Também joga contra o presidente o discurso que ele próprio construiu para manter a base e buscar uma saída em caso de derrota, atacando instituições do Judiciário, em especial o Supremo Tribunal Federal (STF) e o Tribunal Superior Eleitoral (TSE). Esse clima de animosidade afasta o eleitor médio, que morre de medo das consequências que isso pode ter para o país, sobretudo com o presidente sinalizando nas entrelinhas que pode de alguma forma impedir as eleições ou aplicar um golpe para continuar no poder.
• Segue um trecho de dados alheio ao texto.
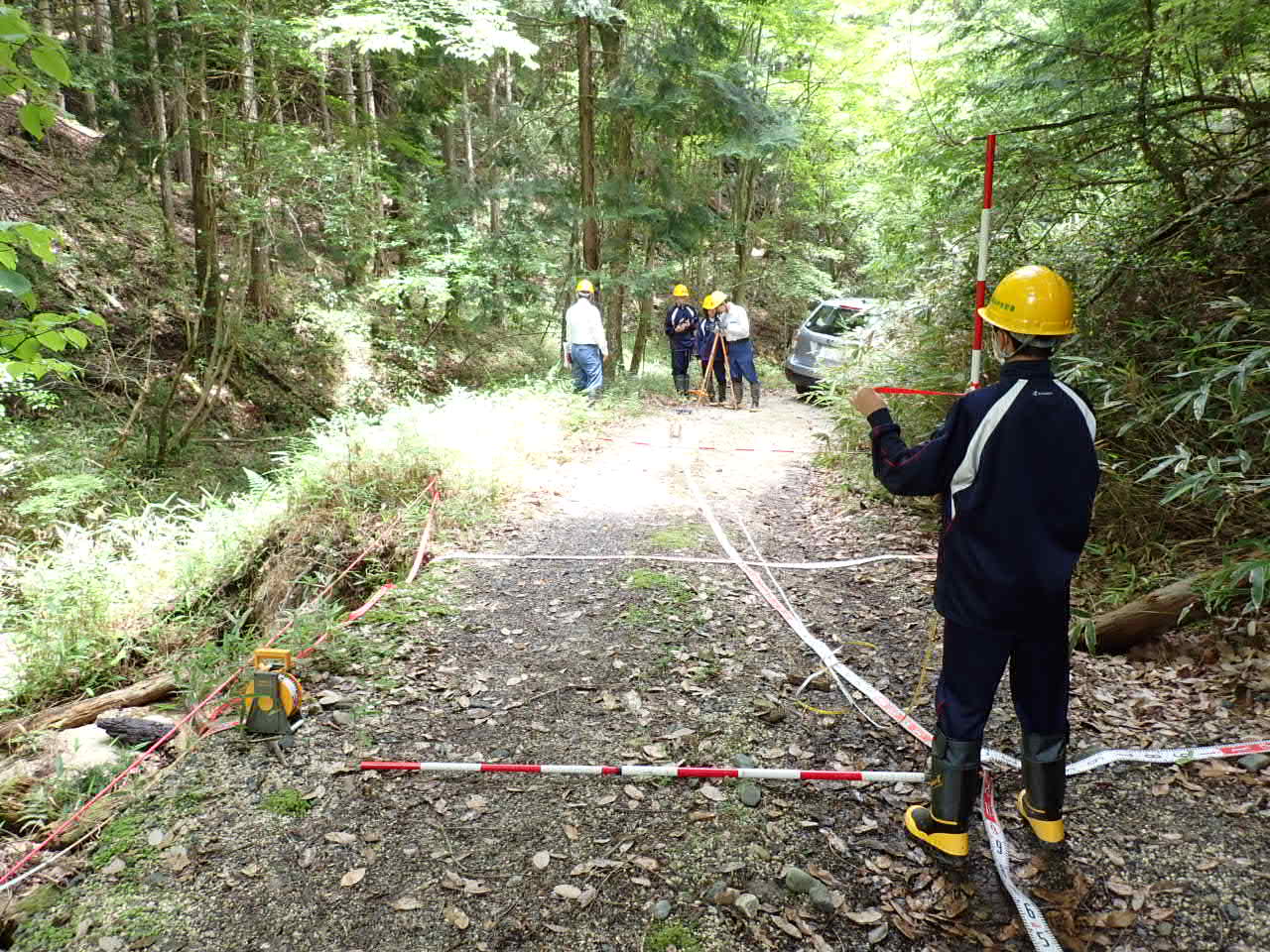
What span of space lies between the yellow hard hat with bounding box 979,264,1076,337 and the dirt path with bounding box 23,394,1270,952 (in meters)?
1.94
E também pode afastar seus próprios eleitores mais fiéis das urnas. Afinal, se o próprio presidente está apontando haver fraude e dizendo que os votos bolsonaristas podem não ser considerados nas urnas eletrônicas, por qual motivo esse eleitor iria lá votar? Nesse ponto, Bolsonaro joga contra sua própria reeleição.

Por fim, ainda sobre essa dificuldade de atrair o eleitor médio, o presidente até agora não apresentou um projeto de união do país, um tema que gere pleno consenso social e que possa contribuir para reforçar o apoio ao seu nome. Enquanto o principal adversário, o ex-presidente Luiz Inácio Lula da Silva (PT), surfa na pauta da defesa da democracia encampada por setores da sociedade civil organizada, Bolsonaro prega para convertidos com uma pauta ideológica e ‘anticomunista’, o que não tem o menor apelo fora da bolha da discussão política. Se o piso do presidente é sólido, enquanto seu projeto for limitado a esse ponto, o teto também vai ser.